There is no way to be certain of the date Mary found herself as part of Jeremiah's human property, looking at the census records it could have been by 1830 or even as early as 1820.*
[1820 & 1830 U.S. Census from Ancestry.com]
The simplest explanation for that fact is that Graybill probably transferred Mary to his property sometime after 1837; he was still identified as Jeremiah's executor in Georgia's property tax digest lists for 1840 but only one enslaved person was included in the estate.**
[Detail of Militia District Number: 101; Year : 1840. Ancestry.com. Georgia, Property Tax Digests, 1793-1892 [database on-line]. Provo, UT, USA: Ancestry.com Operations, Inc., 2011. Original data: Georgia Tax Digests . 140 volumes. Morrow, Georgia: Georgia Archives.]
If that's true Mary (who would have been 30 that year) could be one of two women listed in the 1840 U.S. Census.
Ten years later Mary is probably one of three enslaved women listed in the 1850 Slave Schedule for Hancock County, Georgia, most likely on lines 30 or 31.
[Township : District 101. Ancestry.com. 1850 U.S. Federal Census - Slave Schedules [database on-line]. Provo, UT, USA: Ancestry.com Operations Inc, 2004. Original data: United States of America, Bureau of the Census. Seventh Census of the United States, 1850. Washington, D.C.: National Archives and Records Administration, 1850. M432, 1,009 rolls.]
[Detail from aove]
Sometime between 1850 and the 1860 U.S. Census John Graybill moved his household to Rusk County, Texas,*** and here it's harder to locate Mary so I'm going to offer several possibilities.
[Township : Beat 8. Ancestry.com. 1860 U.S. Federal Census - Slave Schedules [database on-line]. Provo, UT, USA: Ancestry.com Operations Inc, 2010. Original data: United States of America, Bureau of the Census. Eighth Census of the United States, 1860. Washington, D.C.: National Archives and Records Administration, 1860. M653, 1,438 rolls.]
I think the two 52-year-old women listed on lines 13 and 14 are too old to refer to Mary, however the two 51-year-old women on lines 4 and 8 are possibilities once we look at the Graybill household in 1860.
[Year: 1860; Census Place: Beat 8, Rusk, Texas; Roll: M653_1304; Page: 276; Family History Library Film: 805304. Ancestry.com. 1860 United States Federal Census [database on-line]. Provo, UT, USA: Ancestry.com Operations, Inc., 2009. Images reproduced by FamilySearch. Original data: 1860 U.S. census, population schedule. NARA microfilm publication M653, 1,438 rolls. Washington, D.C.: National Archives and Records Administration, n.d.]

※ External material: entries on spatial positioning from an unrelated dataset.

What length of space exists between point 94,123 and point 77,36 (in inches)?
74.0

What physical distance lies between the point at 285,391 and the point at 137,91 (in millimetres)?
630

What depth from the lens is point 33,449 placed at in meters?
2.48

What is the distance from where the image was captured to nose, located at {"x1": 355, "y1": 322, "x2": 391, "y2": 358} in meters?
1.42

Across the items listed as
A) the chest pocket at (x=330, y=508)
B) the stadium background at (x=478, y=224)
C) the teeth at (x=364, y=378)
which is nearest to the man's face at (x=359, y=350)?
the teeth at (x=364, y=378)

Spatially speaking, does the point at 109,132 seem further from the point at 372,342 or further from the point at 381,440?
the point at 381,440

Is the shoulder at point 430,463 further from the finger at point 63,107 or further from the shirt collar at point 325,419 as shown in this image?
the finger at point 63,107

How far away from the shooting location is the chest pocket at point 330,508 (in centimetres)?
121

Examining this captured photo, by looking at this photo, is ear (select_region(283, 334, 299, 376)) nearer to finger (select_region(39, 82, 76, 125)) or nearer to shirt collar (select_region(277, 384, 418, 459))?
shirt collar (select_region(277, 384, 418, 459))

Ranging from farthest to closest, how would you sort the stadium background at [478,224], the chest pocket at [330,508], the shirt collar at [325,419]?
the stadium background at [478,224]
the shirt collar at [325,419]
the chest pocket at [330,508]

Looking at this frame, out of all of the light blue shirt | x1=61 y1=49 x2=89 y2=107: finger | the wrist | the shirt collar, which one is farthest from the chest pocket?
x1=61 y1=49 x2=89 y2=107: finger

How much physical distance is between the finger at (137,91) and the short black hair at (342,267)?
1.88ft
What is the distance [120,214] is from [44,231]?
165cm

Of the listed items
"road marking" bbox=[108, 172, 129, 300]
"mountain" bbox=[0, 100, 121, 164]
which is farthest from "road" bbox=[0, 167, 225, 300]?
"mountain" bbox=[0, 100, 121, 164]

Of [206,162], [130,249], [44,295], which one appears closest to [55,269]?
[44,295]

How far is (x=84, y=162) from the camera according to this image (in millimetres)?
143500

I believe Camillus Graybill (1832-1899) is the badly scribbled slave owner listed on line 4--he was John Graybill's third son; Graybill's sister Elizabeth A. (the widow of Henry Saunders Jernigan) is obviously the person referred to on line 8. Neither of these people appear to have owned slaves in the previous censuses; I think it's quite possible that their human property came from John Graybill.

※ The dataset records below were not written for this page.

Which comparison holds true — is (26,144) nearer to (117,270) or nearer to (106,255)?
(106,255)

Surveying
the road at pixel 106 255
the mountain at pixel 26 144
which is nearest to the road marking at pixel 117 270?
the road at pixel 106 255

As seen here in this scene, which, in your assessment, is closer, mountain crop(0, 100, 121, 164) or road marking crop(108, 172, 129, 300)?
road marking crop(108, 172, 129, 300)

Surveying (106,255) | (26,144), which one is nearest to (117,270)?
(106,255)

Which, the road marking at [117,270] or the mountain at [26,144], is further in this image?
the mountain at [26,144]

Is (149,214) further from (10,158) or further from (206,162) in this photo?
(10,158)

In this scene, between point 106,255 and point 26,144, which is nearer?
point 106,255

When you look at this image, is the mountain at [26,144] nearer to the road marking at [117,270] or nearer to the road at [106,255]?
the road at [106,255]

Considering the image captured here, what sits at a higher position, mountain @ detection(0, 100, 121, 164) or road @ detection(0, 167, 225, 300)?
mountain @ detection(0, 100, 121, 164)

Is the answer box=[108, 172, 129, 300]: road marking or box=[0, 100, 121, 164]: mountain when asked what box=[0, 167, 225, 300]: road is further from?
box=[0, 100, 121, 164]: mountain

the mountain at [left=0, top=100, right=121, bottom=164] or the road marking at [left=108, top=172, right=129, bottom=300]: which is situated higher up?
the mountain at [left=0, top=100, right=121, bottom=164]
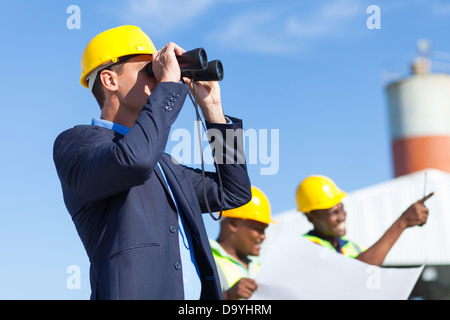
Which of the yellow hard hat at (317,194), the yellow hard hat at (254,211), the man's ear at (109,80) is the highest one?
the man's ear at (109,80)

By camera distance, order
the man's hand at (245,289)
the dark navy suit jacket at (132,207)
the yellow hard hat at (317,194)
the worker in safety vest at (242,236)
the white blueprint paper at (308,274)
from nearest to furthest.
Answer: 1. the dark navy suit jacket at (132,207)
2. the white blueprint paper at (308,274)
3. the man's hand at (245,289)
4. the worker in safety vest at (242,236)
5. the yellow hard hat at (317,194)

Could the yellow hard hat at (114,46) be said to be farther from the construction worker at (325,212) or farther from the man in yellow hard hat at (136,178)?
the construction worker at (325,212)

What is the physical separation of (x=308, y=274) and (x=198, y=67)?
204 centimetres

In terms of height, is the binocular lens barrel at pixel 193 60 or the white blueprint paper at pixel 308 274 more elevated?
the binocular lens barrel at pixel 193 60

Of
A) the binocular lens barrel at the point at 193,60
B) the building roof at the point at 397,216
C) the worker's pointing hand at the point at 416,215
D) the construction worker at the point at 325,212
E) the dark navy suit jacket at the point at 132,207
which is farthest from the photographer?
the building roof at the point at 397,216

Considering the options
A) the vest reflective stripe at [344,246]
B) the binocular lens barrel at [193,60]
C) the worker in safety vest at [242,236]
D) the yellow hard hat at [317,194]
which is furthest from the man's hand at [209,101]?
the yellow hard hat at [317,194]

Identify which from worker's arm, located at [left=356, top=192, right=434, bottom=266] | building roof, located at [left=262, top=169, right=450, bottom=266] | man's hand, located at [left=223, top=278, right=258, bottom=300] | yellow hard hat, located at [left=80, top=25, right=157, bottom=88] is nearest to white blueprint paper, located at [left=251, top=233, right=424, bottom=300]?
man's hand, located at [left=223, top=278, right=258, bottom=300]

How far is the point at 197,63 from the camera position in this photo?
2.26 meters

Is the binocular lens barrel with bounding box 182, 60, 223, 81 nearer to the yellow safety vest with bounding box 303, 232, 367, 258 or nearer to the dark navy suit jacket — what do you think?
the dark navy suit jacket

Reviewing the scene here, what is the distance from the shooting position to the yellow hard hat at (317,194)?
5.56 meters

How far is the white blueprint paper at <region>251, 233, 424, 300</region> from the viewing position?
12.6 ft

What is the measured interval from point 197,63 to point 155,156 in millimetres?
463

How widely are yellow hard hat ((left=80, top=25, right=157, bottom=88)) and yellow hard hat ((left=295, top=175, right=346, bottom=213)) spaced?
133 inches

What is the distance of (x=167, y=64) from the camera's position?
219 centimetres
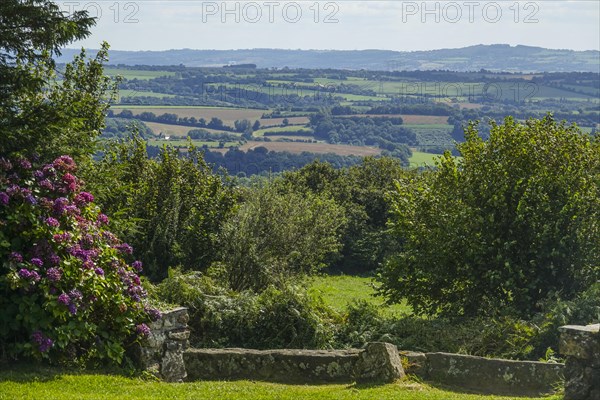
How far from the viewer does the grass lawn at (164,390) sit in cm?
1281

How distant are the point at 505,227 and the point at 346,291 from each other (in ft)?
63.0

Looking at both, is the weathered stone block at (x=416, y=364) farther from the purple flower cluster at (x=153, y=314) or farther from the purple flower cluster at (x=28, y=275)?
the purple flower cluster at (x=28, y=275)

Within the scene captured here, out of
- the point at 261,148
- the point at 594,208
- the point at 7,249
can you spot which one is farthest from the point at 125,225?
the point at 261,148

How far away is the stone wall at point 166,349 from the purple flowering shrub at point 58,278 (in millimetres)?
221

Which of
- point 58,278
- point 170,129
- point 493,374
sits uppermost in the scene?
point 58,278

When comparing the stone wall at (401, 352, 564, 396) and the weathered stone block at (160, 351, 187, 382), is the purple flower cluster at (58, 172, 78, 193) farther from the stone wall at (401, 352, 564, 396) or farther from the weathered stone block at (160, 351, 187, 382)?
the stone wall at (401, 352, 564, 396)

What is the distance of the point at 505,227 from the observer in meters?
24.2

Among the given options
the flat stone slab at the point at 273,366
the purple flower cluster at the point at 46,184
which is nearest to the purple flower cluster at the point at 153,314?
the flat stone slab at the point at 273,366

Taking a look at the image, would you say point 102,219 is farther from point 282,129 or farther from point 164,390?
point 282,129

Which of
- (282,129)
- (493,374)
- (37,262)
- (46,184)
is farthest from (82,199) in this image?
(282,129)

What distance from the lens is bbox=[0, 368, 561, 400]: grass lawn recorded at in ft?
42.0

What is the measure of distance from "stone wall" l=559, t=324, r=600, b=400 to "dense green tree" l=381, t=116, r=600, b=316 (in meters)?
11.2

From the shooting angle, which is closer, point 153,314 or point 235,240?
point 153,314

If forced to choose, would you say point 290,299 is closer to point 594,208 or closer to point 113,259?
point 113,259
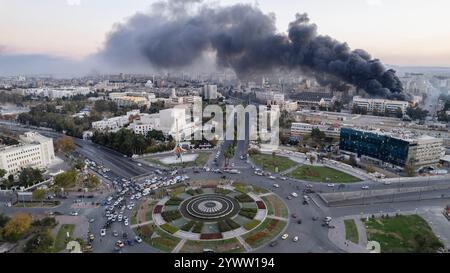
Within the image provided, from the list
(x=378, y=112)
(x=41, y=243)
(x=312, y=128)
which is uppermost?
(x=378, y=112)

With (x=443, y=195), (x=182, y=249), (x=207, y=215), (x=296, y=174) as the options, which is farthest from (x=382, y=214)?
(x=182, y=249)

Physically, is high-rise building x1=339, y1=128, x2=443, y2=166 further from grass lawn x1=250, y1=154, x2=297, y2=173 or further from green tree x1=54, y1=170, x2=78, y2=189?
green tree x1=54, y1=170, x2=78, y2=189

By the 1870 U.S. Census**** both John Graybill and Mary Warren were living very near each other in Smith County, just to the west of Rusk County. But does this proximity mean that there was any connection between them?
After John Graybill died in 1875 the inventory of his estate included a list of money he was owed and two of Mary's children are named: Daniel Warren (who had already paid $25 of his $63.36 debt, leaving a balance owed of $28.36) and Keziah Warren who owed "1 account" of $16.00.

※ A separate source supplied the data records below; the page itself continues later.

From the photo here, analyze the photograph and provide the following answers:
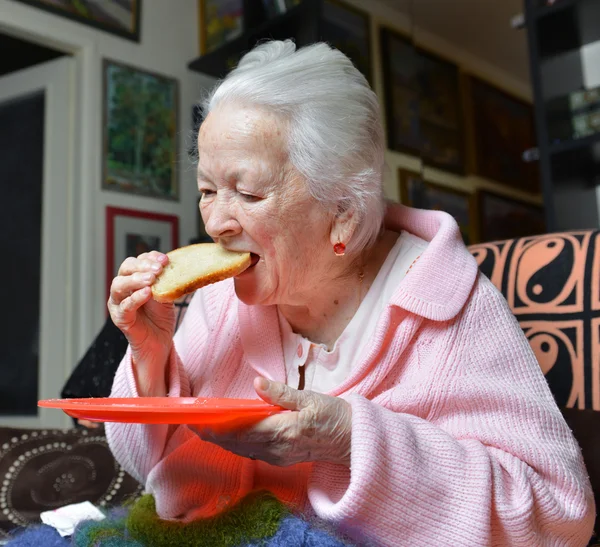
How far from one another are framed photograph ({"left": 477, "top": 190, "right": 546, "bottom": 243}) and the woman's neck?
2725 millimetres

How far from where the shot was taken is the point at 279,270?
1.04 meters

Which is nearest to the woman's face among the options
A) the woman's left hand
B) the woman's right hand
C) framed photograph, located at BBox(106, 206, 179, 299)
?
the woman's right hand

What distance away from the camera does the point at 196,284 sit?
3.21 ft

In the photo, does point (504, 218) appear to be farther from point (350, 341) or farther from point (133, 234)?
point (350, 341)

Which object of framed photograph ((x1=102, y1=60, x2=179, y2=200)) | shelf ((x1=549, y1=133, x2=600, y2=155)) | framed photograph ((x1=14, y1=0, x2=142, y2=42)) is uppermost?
framed photograph ((x1=14, y1=0, x2=142, y2=42))

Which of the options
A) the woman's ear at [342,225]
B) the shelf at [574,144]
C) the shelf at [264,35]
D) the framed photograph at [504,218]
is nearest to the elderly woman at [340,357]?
the woman's ear at [342,225]

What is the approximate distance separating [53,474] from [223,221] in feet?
2.67

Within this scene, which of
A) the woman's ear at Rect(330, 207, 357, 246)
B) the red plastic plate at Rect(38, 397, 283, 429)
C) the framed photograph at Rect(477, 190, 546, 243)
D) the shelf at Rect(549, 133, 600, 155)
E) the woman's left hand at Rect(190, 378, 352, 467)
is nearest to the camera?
the red plastic plate at Rect(38, 397, 283, 429)

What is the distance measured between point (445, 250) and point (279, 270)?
0.91ft

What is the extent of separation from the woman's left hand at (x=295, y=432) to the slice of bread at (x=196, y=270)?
0.22 m

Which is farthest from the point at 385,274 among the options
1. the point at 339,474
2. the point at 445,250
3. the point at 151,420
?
the point at 151,420

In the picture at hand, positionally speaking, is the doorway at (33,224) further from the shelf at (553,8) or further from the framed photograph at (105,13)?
the shelf at (553,8)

[Texas, Probate Court (Smith County); Probate Place: Smith, Texas. Ancestry.com. Texas, Wills and Probate Records, 1833-1974 [database on-line]. Provo, UT, USA: Ancestry.com Operations, Inc., 2015. Original data: Texas County, District and Probate Courts.]
Next time I'll focus on Mary Warren's children to see what we can find out about them in the various records available to us.
*An estimated 30% of slave children were separated from their families before they were ten. You can read more about what life was life for children born into slavery here and here.
**If there was only one enslaved person still remaining on the property Jeremiah had set aside for the benefit of Mary and the rest of the people he hoped could be legally freed one day, it seems likely it would have been either Coleman or John left as a caretaker.
***I had hope to learn when Graybill moved to the state through the Texas Voter Registration Lists, 1867-1869 but his name isn't there, although his son C. Graybill is. But the Smith County records are particularly unhelpful since the entries state that everyone on the list had been in the state for 12 months and in the county for 6 months.
****I covered this census in last week's post here.